Bizarre ‘Frankenstein’ galaxy spotted in unlikely place

12 Jul 2016

A colourised version of galaxy M101

In a part of the universe once overlooked for being relatively humdrum, a team of astronomers has now spotted a giant and bizarre galaxy with ‘Frankenstein’-like qualities.

If there’s one word you would think you’d never hear when referring to a distant galaxy, it’s ‘Frankenstein’.

Yet this appears to be the correct adjective for UGC 1382, located 250m light-years away in a region of space that had been previously catalogued, but relatively ignored because it was a typical example of a small, old galaxy.

Built from spare parts

However, in a new study published in the Astrophysical Journal, new data from NASA’s array of telescopes has revealed that this galaxy is actually 10-times larger than once thought, measuring 718,000 light-years across, or seven-times wider than our own Milky Way.

Not only that, but, unlike the majority of known galaxies, it has a younger interior than its exterior, which is why it has been compared to Frankenstein, as it appears as if it’s been built using spare parts.

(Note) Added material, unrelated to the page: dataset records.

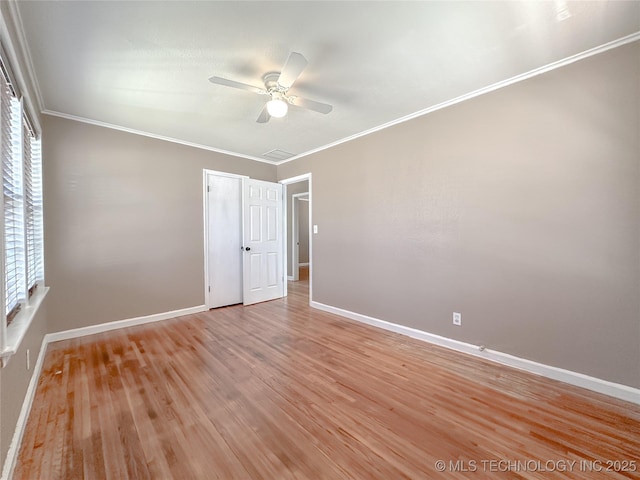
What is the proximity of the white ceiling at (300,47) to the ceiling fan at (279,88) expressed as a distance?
0.11 meters

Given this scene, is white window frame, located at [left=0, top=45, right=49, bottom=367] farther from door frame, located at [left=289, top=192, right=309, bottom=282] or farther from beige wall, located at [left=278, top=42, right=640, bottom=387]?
door frame, located at [left=289, top=192, right=309, bottom=282]

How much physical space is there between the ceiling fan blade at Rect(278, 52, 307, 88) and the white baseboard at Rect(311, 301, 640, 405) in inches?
108

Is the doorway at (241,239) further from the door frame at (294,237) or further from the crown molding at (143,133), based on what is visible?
the door frame at (294,237)

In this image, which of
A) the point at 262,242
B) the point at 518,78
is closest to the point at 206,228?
the point at 262,242

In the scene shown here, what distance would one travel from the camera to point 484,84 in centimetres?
232

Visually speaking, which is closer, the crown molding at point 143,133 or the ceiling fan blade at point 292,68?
the ceiling fan blade at point 292,68

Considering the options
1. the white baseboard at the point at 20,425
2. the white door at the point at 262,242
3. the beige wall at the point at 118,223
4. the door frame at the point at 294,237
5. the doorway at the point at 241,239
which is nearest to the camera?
the white baseboard at the point at 20,425

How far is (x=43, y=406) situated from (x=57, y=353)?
1.06 m

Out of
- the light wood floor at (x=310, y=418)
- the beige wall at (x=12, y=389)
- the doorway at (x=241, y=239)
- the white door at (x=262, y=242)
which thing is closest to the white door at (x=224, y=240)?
the doorway at (x=241, y=239)

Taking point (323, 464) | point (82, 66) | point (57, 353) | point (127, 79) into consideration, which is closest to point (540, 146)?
point (323, 464)

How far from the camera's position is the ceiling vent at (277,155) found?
4.18 m

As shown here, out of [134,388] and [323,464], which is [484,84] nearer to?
[323,464]

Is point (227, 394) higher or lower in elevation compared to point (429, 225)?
lower

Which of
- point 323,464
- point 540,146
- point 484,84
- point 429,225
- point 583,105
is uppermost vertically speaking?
point 484,84
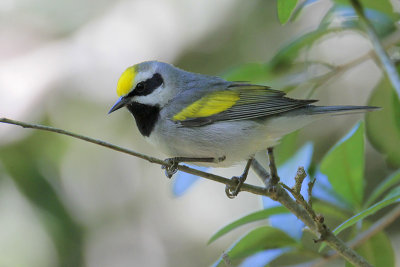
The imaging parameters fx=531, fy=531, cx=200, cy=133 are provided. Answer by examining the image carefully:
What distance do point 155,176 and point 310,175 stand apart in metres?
2.94

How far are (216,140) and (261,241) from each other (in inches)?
24.6

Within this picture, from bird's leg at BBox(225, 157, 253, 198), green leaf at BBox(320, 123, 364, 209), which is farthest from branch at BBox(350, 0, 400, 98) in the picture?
bird's leg at BBox(225, 157, 253, 198)

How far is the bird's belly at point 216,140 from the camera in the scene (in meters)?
2.82

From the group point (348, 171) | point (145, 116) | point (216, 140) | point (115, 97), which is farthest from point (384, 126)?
point (115, 97)

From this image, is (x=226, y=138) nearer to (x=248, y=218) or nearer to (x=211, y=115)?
(x=211, y=115)

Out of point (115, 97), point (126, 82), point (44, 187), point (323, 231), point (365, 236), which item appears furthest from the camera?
point (115, 97)

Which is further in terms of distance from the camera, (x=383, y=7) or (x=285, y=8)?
(x=383, y=7)

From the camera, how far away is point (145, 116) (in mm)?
3082

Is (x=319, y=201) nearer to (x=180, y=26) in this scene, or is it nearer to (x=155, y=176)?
(x=155, y=176)

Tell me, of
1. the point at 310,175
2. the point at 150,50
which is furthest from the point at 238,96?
the point at 150,50

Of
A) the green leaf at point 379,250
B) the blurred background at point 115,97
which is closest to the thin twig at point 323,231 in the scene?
the green leaf at point 379,250

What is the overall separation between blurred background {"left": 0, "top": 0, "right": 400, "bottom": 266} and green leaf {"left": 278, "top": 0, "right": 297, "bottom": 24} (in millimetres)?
2677

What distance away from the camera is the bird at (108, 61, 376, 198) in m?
2.83

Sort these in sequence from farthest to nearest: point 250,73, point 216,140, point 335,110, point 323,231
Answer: point 250,73, point 216,140, point 335,110, point 323,231
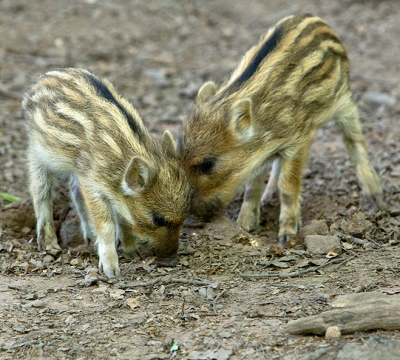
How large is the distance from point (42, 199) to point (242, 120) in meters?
2.04

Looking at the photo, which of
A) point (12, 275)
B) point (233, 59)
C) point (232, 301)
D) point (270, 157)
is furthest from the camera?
→ point (233, 59)

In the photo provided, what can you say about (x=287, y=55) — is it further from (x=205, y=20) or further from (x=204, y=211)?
(x=205, y=20)

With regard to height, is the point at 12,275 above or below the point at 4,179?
below

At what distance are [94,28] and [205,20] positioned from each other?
7.31 ft

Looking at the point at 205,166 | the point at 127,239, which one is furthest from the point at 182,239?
the point at 205,166

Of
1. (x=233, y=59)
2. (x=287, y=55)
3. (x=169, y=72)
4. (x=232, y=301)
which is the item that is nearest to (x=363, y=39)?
(x=233, y=59)

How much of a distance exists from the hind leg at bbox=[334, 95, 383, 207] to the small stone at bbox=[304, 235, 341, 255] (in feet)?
4.20

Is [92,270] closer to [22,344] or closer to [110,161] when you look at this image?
[110,161]

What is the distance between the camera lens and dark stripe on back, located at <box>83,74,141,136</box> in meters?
4.71

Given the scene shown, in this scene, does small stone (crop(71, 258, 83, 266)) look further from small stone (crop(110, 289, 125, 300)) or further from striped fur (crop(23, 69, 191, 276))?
small stone (crop(110, 289, 125, 300))

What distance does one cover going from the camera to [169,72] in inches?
360

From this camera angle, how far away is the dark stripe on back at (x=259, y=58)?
205 inches

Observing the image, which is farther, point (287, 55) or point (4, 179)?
point (4, 179)

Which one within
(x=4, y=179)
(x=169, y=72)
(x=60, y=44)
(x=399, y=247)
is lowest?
(x=399, y=247)
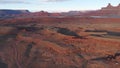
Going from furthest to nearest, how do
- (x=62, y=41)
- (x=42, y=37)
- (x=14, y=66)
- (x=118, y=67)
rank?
1. (x=42, y=37)
2. (x=62, y=41)
3. (x=14, y=66)
4. (x=118, y=67)

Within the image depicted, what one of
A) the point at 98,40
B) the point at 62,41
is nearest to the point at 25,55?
the point at 62,41

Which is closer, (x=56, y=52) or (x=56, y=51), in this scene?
(x=56, y=52)

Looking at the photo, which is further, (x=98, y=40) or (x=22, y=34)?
(x=22, y=34)

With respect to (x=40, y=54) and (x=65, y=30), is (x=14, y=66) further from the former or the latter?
(x=65, y=30)

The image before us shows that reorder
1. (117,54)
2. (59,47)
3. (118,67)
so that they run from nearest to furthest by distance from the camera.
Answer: (118,67)
(117,54)
(59,47)

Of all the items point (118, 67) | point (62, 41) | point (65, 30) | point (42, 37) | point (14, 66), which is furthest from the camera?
point (65, 30)

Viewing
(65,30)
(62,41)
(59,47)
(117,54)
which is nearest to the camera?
(117,54)

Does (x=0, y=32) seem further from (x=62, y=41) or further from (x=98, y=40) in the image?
(x=98, y=40)

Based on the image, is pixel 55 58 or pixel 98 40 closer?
pixel 55 58

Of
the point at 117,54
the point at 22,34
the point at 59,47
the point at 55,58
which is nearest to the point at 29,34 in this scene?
the point at 22,34
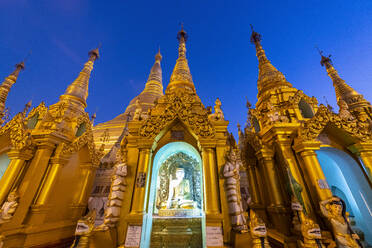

The discovery was made by researchers from Pennsylvania State University, who accidentally stumbled on the galaxy during a search for elliptical galaxies that don’t spin and are three-dimensional, shaped much like an American football.

It was only after they gazed at the galaxy using ultraviolet light from NASA’s Galaxy Evolution Explorer (GALEX) that this new bizarre behemoth emerged into view.

Frankenstein galaxy

UGC 1382 appears to be a simple elliptical galaxy (left), but spiral arms emerged when astronomers incorporated ultraviolet and deep optical data (middle). Combining that with a view of low-density hydrogen gas (shown in green at right), scientists discovered that UGC 1382 is gigantic. Image via NASA/JPL/Caltech/SDSS/NRAO/L Hagen and M Seibert

The slightest nudge will destroy it

When looking into the galaxy’s Frankenstein qualities in greater detail, the team of Seibert and Lea Hagen showed that, unlike most galaxies where its outermost stars are its youngest, UGC 1382 has its youngest stars internally, possibly due to two separate galaxies merging into one.

Before this merging, their research suggests, it is likely that a group of smaller galaxies existed there dominated by gas and dark matter, but around 3bn years ago another galaxy would have fallen into its orbit, with it leading to the wide galaxy we see today.

“This rare, ‘Frankenstein’ galaxy formed and is able to survive because it lies in a quiet little suburban neighbourhood of the universe, where none of the hubbub of the more crowded parts can bother it,” said Mark Seibert.

“It is so delicate that a slight nudge from a neighbour would cause it to disintegrate.”

The hunt is now on to find similar ghoulish galaxies out there in the universe.